Prof. Godfrey Muriuki and Prof. Vincent Simiyu retired after 56 and 44 years, respectively, of very dedicated service to the Department. While Prof. Bethuel A. Ogot was the key trailblazer in the nationalist historiography in the Department for years on end, Muriuki was a mentor par excellence; he shaped both people and ideas. The French-trained Simiyu was a great friend to all his colleagues, students and peers in season and out of season.
The retirement of the duo – Muriuki and Simiyu – who belonged to the first generation of local historians in the Department, marked the end of an important era. An era whose hallmark was the aggressive, sustained and successful repudiation of the age-old bias that Africa was scarcely a historical continent on the basis of the paucity of written records. Theirs was a labor of love with “oral traditions as history”, to use the words of Jan Vassina's title of the book Oral Tradition as History.

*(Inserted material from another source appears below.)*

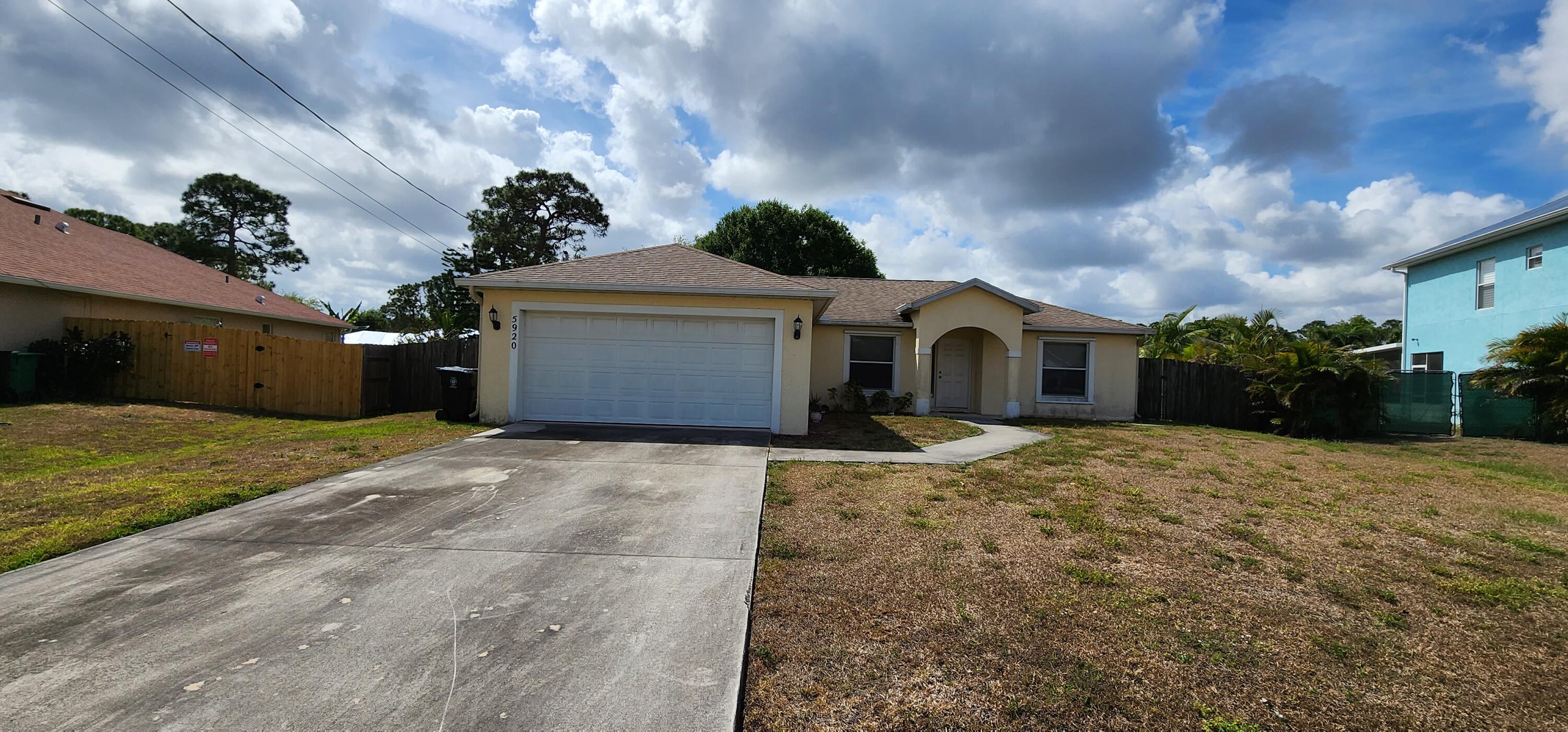 5920 Northwest Wolverine Road Port St. Lucie, FL 34986 - Photo 1 of 39 Front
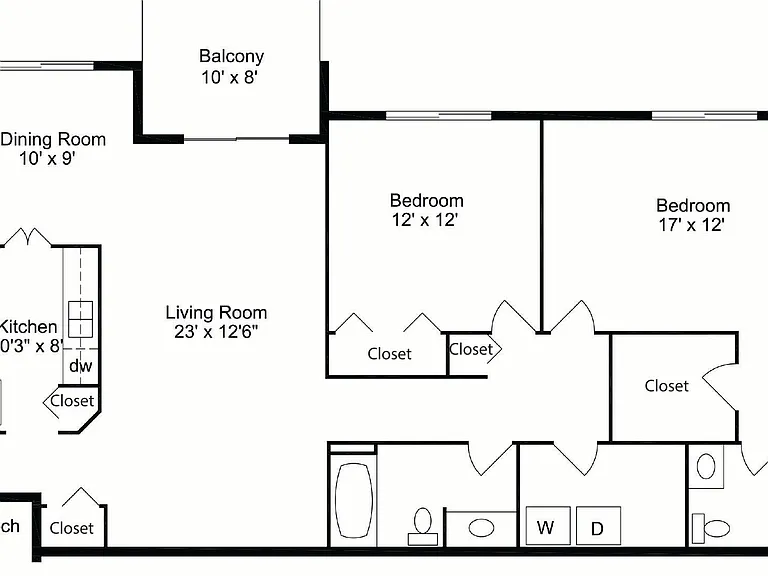 Annen Woods Apartments — Photo 34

With the generation that sacrificially made us and shaped our scholarly perspectives gone, ‘it is our turn to eat’; it is our time to pick up from where they left; a time to venture into novel areas and aspects of historical research, learning and teaching; a time to attract the very best of students and peers from across the world; a time to do things in ways that will continue to attract acclaim from among the academe; it is a time to cut fresh historiographical vistas in the Department just like the maverick Prof. Atieno Odhiambo did in the 1980s. He took a strong theoretical and socialist inclination in historical thinking at a period when academic radicalism was frowned at and a surest way of earning the wrath of the state.
As historians and archaeologists in the Department here in Nairobi now, all the above are our very sincere vows and pledges to our students, peers as well as the University and Government of Kenya authorities.

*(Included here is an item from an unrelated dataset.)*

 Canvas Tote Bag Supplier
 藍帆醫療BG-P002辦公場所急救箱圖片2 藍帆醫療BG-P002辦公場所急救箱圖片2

As the current Chair of the Department, I acknowledge, with an abundant fear, that I have inherited ‘shoes’ which are too big for me! It is simply scaring to remember that the legendary B. A. Ogot once sat on this Chair; that the immeasurably amiable G. Muriuki sat on this Chair; that the late ‘iron’ lady of the Department, Prof. Milcah Amolo Achola (MAA), sat on this Chair too, that way earning herself the enviable honor of being the first lady to chair this Department, which was hitherto, predominantly, made up of men! It is no wonder, then, that Achola was succeeded by Dr. Mary Mwiandi, currently on leave of absence from the Department and tour of duty as a Commissioner at the Public Service Commission of Kenya.
However, while feeling very timid about the onerous responsibility of chairing this Department, I take a big consolation in the fact that I am not alone. But instead a part of the 18 strong members of faculty who are professionals in their own right. They are always readily available to carry on the banner as standard bearers from the bygone generation; they are ready to match on steadily forward, with me at the head of the ‘gang’, shouting the words of our departmental clarion call: "Know Thy History, Know Thyself!"